Results obtained with fluorescent (FAM) labeled primers and sequence data are
shown in Table 3. HC7880, M82 and Gh3 have genotype E/E (homozygous for esculentum
type, AA deletion followed by AC insertion). Gh1 and Gh2 have genotype e/e (homozygous,
chilense type, AA insertion followed by AC deletion). For the resistant phenotype,
there are 2, 13, and 5 plants in class E/E, E/e, and e/e, respectively. For
the susceptible plants, there are 7, 5, and 4 plants in class E/E, E/e, and
e/e, respectively. When the data are combined across both susceptible and resistant
phenotypes (9, 18, 9 plants for the E/e, E/e, e/e, respectively), the segregation
fits a 1:2:1 ratio, which would be expected for a random selection of plants.
Conclusion: Thus, the combined data are not supportive of a
linkage between the resistant phenotype in the Gh1 and Gh2 lines and the molecular
marker TG436. It is possible that these indels can be used as a marker for the
Ty-1 gene as they are present in TY52 and G9c.
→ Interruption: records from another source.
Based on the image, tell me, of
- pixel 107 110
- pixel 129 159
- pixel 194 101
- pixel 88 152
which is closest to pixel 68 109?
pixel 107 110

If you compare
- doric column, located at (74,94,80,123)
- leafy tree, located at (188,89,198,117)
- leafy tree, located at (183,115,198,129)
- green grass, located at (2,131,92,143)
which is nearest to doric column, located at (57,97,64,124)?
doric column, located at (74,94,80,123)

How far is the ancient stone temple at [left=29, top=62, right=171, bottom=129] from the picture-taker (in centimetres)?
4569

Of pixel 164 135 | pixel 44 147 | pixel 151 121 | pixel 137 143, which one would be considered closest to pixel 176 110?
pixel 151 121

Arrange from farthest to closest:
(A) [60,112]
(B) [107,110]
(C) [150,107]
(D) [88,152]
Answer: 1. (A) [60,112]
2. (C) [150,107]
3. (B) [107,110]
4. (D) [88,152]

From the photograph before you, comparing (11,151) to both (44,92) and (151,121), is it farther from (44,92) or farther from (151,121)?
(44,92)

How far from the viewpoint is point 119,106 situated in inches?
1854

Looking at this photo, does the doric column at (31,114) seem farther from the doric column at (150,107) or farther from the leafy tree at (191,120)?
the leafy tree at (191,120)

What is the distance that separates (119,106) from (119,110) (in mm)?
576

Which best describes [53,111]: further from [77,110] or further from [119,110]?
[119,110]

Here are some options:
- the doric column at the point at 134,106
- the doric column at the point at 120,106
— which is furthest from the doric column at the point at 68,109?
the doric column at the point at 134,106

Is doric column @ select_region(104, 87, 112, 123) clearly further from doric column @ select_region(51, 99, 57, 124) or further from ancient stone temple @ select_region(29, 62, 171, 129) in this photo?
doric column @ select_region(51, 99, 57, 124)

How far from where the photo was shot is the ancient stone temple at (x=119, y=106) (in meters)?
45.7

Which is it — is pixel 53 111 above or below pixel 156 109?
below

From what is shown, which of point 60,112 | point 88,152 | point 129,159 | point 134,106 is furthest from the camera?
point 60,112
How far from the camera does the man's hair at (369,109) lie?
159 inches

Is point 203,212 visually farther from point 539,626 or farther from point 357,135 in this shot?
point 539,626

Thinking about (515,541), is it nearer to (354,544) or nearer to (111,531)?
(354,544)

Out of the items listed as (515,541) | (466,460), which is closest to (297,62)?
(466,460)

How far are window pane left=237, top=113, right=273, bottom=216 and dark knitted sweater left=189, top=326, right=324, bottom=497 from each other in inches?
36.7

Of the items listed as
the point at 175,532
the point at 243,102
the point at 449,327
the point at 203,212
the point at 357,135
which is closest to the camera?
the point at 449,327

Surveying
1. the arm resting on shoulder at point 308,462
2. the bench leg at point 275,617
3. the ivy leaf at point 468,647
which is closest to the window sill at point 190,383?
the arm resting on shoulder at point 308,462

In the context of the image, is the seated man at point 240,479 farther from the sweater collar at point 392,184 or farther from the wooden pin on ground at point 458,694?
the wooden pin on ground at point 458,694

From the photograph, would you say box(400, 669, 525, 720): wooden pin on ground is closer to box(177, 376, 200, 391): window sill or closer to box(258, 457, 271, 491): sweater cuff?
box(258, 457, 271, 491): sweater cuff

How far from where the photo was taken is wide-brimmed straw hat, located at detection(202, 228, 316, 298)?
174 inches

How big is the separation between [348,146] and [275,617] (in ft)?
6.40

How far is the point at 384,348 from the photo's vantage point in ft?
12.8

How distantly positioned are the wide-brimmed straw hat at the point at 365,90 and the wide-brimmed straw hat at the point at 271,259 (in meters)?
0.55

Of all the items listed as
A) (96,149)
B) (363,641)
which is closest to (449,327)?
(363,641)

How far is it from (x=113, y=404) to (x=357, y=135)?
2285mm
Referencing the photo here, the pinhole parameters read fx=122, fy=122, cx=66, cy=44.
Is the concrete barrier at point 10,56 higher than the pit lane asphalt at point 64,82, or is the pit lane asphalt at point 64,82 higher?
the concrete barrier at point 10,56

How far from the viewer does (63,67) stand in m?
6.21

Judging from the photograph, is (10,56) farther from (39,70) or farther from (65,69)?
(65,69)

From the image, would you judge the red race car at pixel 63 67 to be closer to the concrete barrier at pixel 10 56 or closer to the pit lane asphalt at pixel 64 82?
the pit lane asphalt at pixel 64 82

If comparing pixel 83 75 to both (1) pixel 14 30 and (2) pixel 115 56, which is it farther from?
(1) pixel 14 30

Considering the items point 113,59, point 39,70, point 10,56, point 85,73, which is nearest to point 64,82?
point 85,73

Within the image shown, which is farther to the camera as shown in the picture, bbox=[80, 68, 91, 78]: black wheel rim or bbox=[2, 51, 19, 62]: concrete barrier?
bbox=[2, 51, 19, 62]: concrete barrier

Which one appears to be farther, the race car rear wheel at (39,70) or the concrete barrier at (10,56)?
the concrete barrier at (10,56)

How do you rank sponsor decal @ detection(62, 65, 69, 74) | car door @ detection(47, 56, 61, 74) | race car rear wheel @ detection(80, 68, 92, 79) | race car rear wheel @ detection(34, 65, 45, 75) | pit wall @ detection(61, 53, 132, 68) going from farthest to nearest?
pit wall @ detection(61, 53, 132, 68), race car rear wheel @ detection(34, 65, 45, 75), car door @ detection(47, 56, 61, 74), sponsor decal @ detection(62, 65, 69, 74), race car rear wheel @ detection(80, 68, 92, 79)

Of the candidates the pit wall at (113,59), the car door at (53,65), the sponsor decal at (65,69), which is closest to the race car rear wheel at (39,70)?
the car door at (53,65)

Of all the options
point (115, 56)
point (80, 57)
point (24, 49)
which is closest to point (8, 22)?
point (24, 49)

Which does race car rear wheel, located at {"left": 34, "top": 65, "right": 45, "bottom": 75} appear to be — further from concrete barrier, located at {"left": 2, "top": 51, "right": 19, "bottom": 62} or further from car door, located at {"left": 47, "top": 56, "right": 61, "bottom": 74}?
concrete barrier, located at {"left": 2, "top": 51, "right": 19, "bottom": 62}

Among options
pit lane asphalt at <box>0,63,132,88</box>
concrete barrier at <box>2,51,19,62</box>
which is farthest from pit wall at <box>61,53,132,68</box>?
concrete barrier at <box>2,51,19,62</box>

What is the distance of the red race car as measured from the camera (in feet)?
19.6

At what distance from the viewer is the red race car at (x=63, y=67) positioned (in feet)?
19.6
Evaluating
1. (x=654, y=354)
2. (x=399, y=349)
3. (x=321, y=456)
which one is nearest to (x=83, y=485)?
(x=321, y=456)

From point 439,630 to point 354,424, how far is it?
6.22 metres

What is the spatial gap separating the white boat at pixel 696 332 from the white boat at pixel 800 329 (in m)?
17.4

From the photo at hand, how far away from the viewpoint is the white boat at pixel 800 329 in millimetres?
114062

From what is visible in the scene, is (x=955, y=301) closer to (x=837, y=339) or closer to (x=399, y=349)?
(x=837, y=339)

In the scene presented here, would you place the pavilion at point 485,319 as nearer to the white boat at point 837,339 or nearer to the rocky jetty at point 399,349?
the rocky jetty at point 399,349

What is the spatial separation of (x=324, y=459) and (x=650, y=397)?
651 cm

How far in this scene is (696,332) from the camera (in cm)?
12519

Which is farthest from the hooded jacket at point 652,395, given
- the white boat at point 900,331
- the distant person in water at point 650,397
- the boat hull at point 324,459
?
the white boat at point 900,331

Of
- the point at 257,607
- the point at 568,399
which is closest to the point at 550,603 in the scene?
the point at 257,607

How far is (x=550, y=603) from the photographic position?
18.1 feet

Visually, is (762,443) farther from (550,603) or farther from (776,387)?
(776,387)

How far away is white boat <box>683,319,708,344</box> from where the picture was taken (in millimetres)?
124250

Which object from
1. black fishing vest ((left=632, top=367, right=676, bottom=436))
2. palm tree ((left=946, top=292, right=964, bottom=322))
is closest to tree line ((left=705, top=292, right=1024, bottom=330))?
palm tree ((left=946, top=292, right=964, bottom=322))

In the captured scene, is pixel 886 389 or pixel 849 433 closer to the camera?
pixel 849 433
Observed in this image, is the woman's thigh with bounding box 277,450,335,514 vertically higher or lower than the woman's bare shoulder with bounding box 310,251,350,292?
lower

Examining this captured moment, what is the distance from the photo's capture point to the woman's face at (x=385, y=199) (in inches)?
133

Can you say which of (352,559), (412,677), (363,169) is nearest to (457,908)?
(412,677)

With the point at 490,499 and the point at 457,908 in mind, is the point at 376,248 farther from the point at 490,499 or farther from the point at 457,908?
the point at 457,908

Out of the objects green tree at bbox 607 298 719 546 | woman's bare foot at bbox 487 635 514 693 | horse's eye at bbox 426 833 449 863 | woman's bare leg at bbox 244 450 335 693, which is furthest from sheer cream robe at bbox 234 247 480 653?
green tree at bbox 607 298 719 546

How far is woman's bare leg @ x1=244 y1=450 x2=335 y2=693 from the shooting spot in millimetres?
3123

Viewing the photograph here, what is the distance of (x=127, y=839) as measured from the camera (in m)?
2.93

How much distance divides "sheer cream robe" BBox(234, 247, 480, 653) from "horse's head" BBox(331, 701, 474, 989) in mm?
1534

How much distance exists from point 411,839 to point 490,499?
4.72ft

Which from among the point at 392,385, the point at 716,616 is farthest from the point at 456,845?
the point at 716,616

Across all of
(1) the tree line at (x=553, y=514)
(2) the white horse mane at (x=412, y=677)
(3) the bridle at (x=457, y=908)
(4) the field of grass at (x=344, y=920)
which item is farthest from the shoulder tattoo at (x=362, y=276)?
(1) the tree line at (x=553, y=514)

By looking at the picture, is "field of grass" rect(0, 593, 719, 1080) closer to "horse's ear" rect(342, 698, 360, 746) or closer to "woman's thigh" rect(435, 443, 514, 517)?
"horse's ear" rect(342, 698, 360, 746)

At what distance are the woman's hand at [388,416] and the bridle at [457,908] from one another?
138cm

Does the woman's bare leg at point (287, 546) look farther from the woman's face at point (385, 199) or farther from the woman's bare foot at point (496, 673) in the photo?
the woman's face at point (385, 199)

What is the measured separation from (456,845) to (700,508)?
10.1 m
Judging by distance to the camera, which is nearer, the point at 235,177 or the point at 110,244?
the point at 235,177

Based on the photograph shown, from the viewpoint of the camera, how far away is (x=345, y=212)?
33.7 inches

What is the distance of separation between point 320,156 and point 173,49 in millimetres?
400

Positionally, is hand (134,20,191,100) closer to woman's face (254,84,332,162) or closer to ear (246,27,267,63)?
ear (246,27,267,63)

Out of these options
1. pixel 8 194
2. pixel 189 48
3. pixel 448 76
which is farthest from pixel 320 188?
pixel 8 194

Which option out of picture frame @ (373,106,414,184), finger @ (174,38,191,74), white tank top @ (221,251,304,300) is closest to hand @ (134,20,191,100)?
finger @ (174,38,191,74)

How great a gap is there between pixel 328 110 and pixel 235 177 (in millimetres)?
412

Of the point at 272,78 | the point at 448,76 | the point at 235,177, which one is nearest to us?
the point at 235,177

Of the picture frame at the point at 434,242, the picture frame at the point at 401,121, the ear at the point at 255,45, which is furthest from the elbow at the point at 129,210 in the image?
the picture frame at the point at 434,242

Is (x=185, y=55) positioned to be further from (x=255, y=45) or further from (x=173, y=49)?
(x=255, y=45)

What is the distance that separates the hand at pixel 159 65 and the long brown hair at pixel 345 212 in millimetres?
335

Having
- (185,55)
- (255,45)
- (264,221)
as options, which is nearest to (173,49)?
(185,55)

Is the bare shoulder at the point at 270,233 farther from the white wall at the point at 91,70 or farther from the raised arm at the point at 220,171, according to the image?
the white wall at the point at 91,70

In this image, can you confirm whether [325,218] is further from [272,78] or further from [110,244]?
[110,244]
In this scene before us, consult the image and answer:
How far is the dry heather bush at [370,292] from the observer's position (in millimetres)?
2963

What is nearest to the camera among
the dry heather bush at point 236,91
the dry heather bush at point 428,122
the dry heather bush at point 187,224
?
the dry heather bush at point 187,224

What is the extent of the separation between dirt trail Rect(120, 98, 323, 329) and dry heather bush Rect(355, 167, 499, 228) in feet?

RFLP – tagging of resistance genes to begomoviruses in a Guatemalan
breeding line
Luis Mejia, San Carlos University, M. J. Havey, J. Pritchard, and D. P. Maxwell, University of Wisconsin-Madison
Since no region of introgression had been detected for the resistance genes in Ih902 derived lines, an RFLP approach was also tried. DNA from two susceptible lines (HC7880 and M82) and one line (Gh1) resistant to the begomoviruses in Guatemala and derived from FAVI 9 (resistance genes from 902) were subjected to standard RFLP analysis with 33P-labelled probes for each of the 12 chromosomes. DNAs were digested with five restriction enzymes: DraI, EcoRI, EcoRV, HindIII, or XbaI. Chr1, top TG301, middle TG19; Chr2, top TG227; Chr3, middle TG129; Chr4, top TG146, middle TG62, bottom TG450 ; Chr5, bottom TG23, bottom CD74; Chr6, top TG231, TG119, middle TG54, bottom TG422; Chr7, top TG438, bottom CD54, Chr8, top TG41, middle TG282; bottom TG402; Chr9, top TG10, bottom TG8; Chr11, top TG194, bottom TG30, TG26 (TY2 gene introgression region); Chr12, middle CT79, bottom CD2.
Conclusions: No polymorphisms were detected for these 125 combinations of probes (25) and restriction enzymes (5).